TV titles are so much pun!

June is running out of steam and summer is in full swing. Naturally, the time is ripe for TV networks to begin promoting their fall programming.

One fresh entry offers a new take on the common-as-air police procedural drama. Fox’s “New Amsterdam” chronicles the life of John Amsterdam, a New York City homicide detective “cursed with immortality because he stopped the murder of a Native Indian schoolgirl in 1642 by stepping in front of a sword.”

This show is the latest in a string wherein the main character’s name appears in the title as part of a cliché or idiom. Other prime(time) examples: “Grey’s Anatomy” (Dr. Meredith Grey), “Saving Grace” (Det. Grace Hanadarko), “Crossing Jordan” (Dr. Jordan Cavanaugh) and “King of the Hill” (Hank Hill).

I haven’t decided whether this convention is clever and catchy – or indulgent and irritating ... just like newspaper and magazine articles with gaggingly cute headlines. (So help me, if I see another environmentally friendly piece titled “It’s easy bein’ green,” I can only pray I’m close to a defibrillator.)

Nevertheless, I understand why TV scriptwriters do this, because the daily pressure to join old words in new ways can be grueling. And it’s a surprisingly easy approach to developing concepts.

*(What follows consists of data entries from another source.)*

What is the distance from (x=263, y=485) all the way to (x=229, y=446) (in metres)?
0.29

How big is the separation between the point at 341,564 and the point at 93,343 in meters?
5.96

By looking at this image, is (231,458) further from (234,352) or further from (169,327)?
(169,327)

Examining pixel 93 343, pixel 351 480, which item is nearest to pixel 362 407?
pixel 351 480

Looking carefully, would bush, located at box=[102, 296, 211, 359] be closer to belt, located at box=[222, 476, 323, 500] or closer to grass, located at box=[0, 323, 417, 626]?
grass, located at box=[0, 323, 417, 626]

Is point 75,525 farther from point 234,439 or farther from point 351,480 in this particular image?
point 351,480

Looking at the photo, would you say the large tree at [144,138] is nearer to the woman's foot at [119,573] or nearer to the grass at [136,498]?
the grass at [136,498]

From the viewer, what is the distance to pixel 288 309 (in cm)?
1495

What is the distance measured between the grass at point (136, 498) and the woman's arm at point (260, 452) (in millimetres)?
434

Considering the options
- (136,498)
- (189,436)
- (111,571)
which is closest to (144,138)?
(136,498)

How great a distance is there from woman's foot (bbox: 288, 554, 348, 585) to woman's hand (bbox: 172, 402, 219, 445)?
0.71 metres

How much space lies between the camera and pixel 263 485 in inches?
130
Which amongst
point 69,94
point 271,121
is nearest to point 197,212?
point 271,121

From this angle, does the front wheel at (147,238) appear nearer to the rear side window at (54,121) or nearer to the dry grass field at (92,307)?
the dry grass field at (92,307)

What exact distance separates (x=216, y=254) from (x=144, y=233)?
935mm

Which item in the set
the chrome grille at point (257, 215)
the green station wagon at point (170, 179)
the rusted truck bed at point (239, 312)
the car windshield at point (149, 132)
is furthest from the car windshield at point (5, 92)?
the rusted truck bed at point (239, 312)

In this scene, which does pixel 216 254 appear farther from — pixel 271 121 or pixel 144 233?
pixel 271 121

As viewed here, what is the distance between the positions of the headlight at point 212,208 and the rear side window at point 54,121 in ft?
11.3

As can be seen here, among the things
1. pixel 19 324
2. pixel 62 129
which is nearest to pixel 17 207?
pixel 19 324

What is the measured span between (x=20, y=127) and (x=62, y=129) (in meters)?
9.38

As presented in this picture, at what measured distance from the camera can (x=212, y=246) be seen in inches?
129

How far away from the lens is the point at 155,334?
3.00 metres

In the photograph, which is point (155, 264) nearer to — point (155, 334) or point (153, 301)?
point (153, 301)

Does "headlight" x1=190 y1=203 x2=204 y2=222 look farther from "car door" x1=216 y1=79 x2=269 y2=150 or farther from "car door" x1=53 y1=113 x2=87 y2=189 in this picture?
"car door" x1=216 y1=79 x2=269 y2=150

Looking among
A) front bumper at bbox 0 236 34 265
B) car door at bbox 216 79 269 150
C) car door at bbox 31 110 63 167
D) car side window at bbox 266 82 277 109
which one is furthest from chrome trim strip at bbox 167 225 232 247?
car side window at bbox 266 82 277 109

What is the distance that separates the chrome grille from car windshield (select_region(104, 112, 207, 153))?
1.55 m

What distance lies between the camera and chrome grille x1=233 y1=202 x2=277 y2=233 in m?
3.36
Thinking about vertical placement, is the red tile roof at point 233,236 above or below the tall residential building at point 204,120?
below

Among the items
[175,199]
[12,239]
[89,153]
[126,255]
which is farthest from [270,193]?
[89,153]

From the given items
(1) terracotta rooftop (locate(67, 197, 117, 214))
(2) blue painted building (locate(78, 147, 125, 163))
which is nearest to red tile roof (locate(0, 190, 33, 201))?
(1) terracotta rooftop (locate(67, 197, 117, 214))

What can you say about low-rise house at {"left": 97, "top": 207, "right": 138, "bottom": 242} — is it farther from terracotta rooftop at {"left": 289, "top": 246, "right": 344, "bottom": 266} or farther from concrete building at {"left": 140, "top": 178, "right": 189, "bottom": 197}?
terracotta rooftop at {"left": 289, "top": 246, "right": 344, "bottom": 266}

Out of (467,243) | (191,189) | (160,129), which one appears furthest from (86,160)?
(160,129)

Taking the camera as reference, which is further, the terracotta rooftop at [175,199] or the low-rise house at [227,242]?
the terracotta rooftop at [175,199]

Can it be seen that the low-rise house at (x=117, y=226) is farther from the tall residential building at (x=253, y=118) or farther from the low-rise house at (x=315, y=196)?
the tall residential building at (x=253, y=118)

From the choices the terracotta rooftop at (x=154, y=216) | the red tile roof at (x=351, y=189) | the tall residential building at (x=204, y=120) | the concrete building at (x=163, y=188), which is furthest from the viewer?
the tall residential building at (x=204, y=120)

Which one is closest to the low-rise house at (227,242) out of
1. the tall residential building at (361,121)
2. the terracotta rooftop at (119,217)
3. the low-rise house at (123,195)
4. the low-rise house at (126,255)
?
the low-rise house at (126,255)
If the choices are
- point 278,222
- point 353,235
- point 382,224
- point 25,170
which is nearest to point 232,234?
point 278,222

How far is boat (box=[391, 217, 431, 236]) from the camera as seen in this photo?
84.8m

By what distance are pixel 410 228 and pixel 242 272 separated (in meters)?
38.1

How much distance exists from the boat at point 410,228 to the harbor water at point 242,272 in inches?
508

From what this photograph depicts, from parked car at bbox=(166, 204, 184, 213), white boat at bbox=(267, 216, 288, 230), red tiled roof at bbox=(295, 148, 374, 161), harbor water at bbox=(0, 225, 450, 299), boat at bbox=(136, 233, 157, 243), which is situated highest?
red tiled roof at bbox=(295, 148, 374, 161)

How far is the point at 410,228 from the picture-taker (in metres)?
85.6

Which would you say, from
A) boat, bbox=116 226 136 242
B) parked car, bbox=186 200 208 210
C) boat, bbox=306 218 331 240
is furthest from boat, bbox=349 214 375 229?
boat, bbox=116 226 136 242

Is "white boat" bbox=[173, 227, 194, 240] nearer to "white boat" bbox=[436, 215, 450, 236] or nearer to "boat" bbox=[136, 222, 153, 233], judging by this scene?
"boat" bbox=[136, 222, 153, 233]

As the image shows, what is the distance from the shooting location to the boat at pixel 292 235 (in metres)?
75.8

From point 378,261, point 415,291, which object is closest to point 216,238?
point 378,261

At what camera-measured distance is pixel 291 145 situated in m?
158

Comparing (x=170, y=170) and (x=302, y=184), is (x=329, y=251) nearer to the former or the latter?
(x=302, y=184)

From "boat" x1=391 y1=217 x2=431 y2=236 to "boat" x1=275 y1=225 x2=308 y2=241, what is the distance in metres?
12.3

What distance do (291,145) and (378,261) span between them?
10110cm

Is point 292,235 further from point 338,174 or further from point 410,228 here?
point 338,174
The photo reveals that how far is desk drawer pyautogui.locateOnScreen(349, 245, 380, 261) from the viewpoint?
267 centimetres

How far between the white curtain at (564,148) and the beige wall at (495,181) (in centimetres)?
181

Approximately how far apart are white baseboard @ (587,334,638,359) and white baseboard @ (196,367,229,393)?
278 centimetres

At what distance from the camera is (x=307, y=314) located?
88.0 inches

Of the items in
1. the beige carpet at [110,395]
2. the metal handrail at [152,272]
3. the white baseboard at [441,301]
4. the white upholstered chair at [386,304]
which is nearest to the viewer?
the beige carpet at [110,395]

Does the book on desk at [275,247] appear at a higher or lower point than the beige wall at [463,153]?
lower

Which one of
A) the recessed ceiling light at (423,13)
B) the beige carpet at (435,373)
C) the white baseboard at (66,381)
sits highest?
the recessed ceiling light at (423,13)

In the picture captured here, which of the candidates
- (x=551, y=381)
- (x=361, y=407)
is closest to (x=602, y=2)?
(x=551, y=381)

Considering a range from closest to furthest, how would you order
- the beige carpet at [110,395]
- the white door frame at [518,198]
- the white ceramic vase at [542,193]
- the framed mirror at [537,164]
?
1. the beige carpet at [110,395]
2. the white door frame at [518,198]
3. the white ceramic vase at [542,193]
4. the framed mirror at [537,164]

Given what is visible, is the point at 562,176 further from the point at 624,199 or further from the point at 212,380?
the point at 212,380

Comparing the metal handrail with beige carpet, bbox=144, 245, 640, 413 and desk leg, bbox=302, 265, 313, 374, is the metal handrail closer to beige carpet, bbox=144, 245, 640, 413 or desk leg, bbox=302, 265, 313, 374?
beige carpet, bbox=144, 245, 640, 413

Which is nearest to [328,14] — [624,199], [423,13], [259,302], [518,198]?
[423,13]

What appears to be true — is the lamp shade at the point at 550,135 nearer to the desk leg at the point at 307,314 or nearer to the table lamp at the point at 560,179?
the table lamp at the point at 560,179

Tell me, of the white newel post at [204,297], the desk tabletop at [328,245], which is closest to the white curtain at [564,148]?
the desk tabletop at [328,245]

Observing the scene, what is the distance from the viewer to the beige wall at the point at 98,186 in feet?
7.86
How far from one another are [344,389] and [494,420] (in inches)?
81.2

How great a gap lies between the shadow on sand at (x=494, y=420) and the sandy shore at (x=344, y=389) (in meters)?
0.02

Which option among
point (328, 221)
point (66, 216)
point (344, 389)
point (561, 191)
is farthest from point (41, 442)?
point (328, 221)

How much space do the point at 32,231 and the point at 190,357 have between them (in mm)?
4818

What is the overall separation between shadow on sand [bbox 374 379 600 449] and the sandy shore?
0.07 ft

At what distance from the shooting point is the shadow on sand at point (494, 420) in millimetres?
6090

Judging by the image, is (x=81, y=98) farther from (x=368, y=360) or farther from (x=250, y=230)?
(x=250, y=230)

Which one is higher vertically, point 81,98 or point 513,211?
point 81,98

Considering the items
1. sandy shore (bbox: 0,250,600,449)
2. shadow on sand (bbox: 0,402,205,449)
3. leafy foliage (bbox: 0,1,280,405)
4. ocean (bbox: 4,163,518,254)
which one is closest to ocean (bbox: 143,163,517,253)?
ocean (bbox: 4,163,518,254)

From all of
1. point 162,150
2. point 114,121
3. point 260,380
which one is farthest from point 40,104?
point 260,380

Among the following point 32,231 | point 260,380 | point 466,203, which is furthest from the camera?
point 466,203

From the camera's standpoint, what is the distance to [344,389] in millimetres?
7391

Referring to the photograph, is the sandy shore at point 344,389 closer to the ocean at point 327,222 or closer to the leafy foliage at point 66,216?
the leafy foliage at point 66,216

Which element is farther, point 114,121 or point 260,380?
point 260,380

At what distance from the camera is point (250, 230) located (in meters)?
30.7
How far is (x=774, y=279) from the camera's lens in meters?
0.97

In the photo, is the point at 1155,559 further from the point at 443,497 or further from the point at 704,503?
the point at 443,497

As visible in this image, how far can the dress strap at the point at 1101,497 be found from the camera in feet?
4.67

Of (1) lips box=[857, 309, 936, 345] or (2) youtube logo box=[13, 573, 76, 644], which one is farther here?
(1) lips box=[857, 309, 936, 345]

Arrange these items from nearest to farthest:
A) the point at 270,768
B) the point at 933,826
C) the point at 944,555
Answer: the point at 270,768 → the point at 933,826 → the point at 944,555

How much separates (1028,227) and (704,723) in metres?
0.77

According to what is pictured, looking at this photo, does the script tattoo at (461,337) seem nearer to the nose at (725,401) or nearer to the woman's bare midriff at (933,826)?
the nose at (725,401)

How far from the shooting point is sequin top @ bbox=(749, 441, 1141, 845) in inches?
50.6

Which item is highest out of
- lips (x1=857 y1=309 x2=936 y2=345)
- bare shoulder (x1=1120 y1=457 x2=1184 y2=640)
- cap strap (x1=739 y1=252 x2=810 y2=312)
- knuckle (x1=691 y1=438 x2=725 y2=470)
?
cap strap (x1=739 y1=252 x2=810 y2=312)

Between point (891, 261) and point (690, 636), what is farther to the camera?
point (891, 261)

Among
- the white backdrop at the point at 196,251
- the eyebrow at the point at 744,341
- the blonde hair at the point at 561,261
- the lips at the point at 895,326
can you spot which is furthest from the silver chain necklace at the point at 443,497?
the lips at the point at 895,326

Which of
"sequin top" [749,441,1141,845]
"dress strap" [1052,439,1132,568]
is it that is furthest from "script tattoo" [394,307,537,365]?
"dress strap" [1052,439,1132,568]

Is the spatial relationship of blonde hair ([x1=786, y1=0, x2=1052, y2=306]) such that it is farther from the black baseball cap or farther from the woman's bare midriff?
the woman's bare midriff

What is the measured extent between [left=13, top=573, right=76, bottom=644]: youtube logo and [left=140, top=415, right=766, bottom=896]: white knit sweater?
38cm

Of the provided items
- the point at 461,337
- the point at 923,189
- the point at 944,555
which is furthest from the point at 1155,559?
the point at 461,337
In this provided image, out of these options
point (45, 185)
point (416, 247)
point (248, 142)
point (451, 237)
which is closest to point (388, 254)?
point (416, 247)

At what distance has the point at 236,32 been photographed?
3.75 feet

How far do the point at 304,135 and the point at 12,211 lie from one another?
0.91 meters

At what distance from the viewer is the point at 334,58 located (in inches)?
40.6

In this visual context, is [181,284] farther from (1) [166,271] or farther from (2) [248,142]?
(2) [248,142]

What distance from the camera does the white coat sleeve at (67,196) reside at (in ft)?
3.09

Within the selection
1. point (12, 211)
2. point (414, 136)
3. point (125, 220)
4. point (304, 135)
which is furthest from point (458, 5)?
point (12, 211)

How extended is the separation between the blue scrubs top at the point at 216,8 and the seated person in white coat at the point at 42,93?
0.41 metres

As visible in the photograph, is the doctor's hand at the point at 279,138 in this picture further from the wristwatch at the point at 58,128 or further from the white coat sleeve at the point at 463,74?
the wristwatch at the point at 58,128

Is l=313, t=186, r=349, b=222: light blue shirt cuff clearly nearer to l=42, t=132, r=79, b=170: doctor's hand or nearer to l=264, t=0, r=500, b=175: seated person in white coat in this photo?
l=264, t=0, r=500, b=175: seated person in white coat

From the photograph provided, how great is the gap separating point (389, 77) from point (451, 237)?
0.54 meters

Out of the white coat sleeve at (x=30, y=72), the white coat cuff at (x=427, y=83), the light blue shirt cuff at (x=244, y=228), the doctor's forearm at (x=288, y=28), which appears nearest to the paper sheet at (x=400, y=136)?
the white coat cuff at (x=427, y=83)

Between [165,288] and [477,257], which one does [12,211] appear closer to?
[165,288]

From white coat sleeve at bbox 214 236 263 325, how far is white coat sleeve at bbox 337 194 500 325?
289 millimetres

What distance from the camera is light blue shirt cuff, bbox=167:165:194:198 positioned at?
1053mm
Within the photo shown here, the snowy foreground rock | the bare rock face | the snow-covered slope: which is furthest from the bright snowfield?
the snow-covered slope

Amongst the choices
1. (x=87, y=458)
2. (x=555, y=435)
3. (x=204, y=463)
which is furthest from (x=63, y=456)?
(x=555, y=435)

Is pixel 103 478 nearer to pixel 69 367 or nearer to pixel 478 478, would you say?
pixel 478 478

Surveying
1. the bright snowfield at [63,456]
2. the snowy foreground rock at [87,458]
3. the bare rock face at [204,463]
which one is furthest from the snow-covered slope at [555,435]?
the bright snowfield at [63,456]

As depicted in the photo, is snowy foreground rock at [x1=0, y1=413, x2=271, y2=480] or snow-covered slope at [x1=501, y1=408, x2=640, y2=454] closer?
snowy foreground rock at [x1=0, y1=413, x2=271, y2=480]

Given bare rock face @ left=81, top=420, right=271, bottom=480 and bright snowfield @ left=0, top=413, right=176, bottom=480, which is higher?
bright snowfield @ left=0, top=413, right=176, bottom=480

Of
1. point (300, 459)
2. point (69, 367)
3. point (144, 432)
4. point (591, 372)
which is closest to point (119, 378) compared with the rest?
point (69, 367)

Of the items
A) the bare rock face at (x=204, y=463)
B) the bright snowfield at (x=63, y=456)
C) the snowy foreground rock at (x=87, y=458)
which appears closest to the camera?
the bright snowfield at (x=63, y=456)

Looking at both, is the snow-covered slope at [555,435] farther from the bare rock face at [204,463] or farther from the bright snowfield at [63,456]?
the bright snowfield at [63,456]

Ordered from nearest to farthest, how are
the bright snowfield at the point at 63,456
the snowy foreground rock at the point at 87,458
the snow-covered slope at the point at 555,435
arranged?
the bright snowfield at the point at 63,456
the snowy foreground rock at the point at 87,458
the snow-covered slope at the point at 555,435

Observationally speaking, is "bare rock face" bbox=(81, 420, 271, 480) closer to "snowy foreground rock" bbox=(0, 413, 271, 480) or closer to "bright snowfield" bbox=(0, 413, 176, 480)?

Play along at home by brainstorming a list of popular phrases and then imagining how each one could play out on the small screen. Consider, if you will, my humble contributions:

  • Pike’s Peak,” with Julia Pike as an overachieving businesswoman whose just-as-she-likes-it life is upended by the arrival of her estranged sister’s precocious teenage daughter (as if there’s any other kind of teenage daughter on TV).
  • Lame Duck,” featuring James ‘The Duck’ Duckworth as a cutthroat, jerky-but-genius litigator who juggles intense career pressures while dealing with a mangled right leg. (Think “House” in a courtroom.)
  • Robert’s Rules of Order,” about U.S. Sen. Robert T. McAllister, a political heavyweight who is being groomed for the presidency – but whose personal life is secretly in shambles. (You see, the title is ironic.)

Like ’em? Have your people call my people …. We’ll do lunch.

Monday, June 11, 2007

The Hyatt's kinda mellow, but Radisson totally rocks ....

Hyatt Hotels & Resorts announced this spring it will feature “unique music collections that reflect local music flavor for guests to enjoy on property and at home.” It’s something like a soundtrack – or an auditory scrapbook – of your vacation.

The firm is piloting the program in two Southwest locations, with handpicked playlists subtly transmitted in common areas, spas and eateries. The music is available online, too, so enchanted guests can download, listen and evoke fond memories of the Hyatt long after their suntans have faded.

The program makes spectacular sense considering the heavy-gauge link that connects music and memories. Research studies have demonstrated that music stimulates certain parts of the brain – most notably the tiny cranial shoebox where our memories are stored.

Consider your own experience for further evidence. Exhibit A? Your first real kiss. Ten bucks says you remember the song playing in the background (assuming you weren’t snogging in silence). For me, it was Sir Jon Bon Jovi’s “You Give Love a Bad Name” – way, way, way before Blake Lewis reinvented it. (Sadly, the title had not even a micron of irony.)

It’s amazing, really, the way a song can evoke a memory as vividly as any photograph can:
  • Take “Swingtown” by Steve Miller Band. A couple of beats into it, and I’m on the backseat hump of my parents’ yellow Subaru, wedged between my brother and sister, on some drumstick-straight Midwestern highway, bound for adventure in the Rockies.
  • Cue up “I Touch Myself” by the Divinyls, and I’m in my freshman-year dorm room with my best friends, cackling to the point of incontinence.
  • “Jumpin’ Jumpin’” by Destiny’s Child carries me to Grand Cayman Island, close enough to the Caribbean to feel its salty spray and breathe in bougainvillea. Sigh ….

Words, music, memories – all are intangible elements that, when joined, become beautifully indelible.